Your assignment: Give the data again word for word; drop the pictures.

Data for this task:

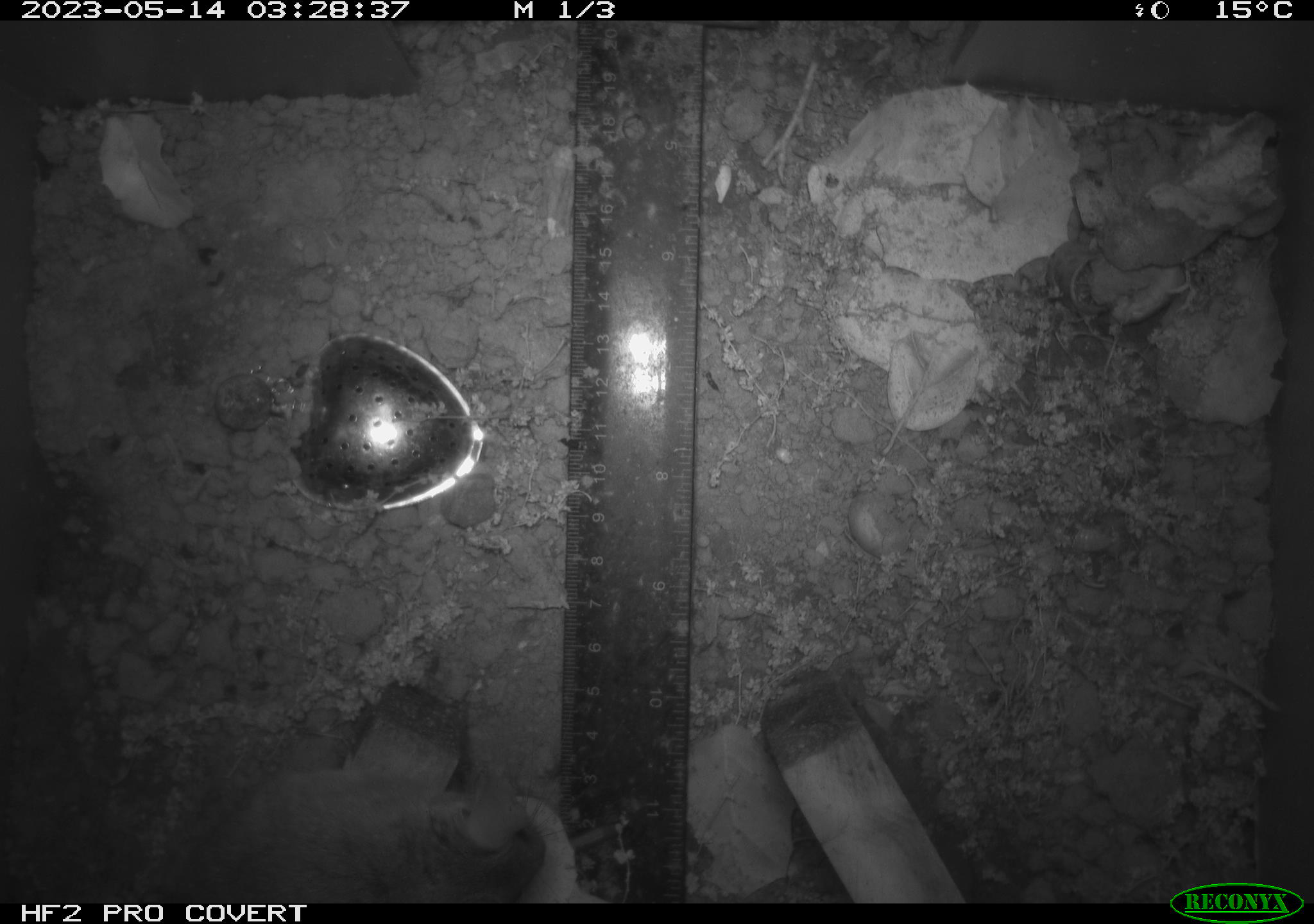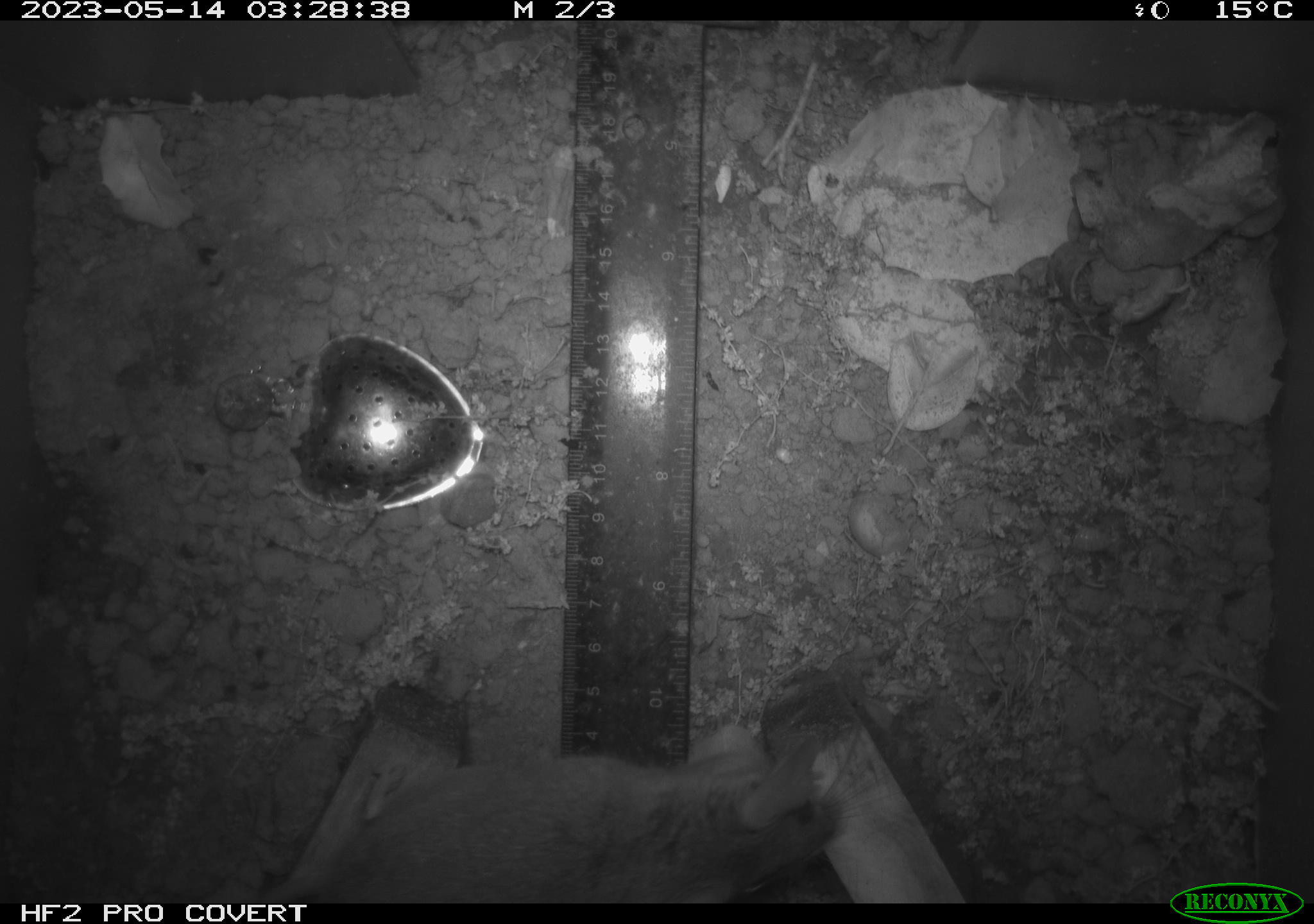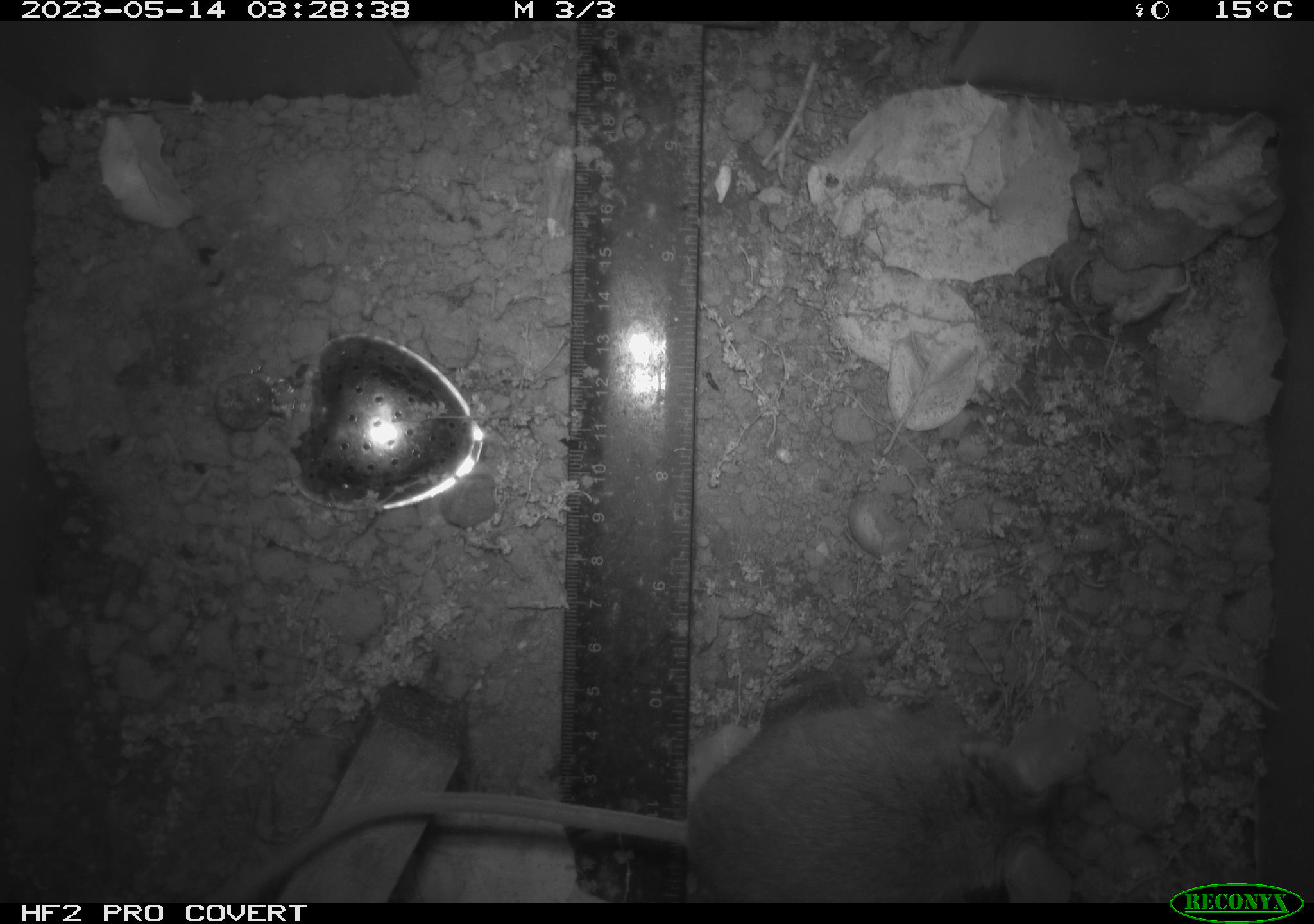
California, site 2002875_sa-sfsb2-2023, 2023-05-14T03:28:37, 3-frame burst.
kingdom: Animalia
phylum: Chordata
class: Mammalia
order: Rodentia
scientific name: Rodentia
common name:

The completed task:
California, site 2002875_sa-sfsb2-2023, 2023-05-14T03:28:37, 3-frame burst.
kingdom: Animalia
phylum: Chordata
class: Mammalia
order: Rodentia
scientific name: Rodentia
common name:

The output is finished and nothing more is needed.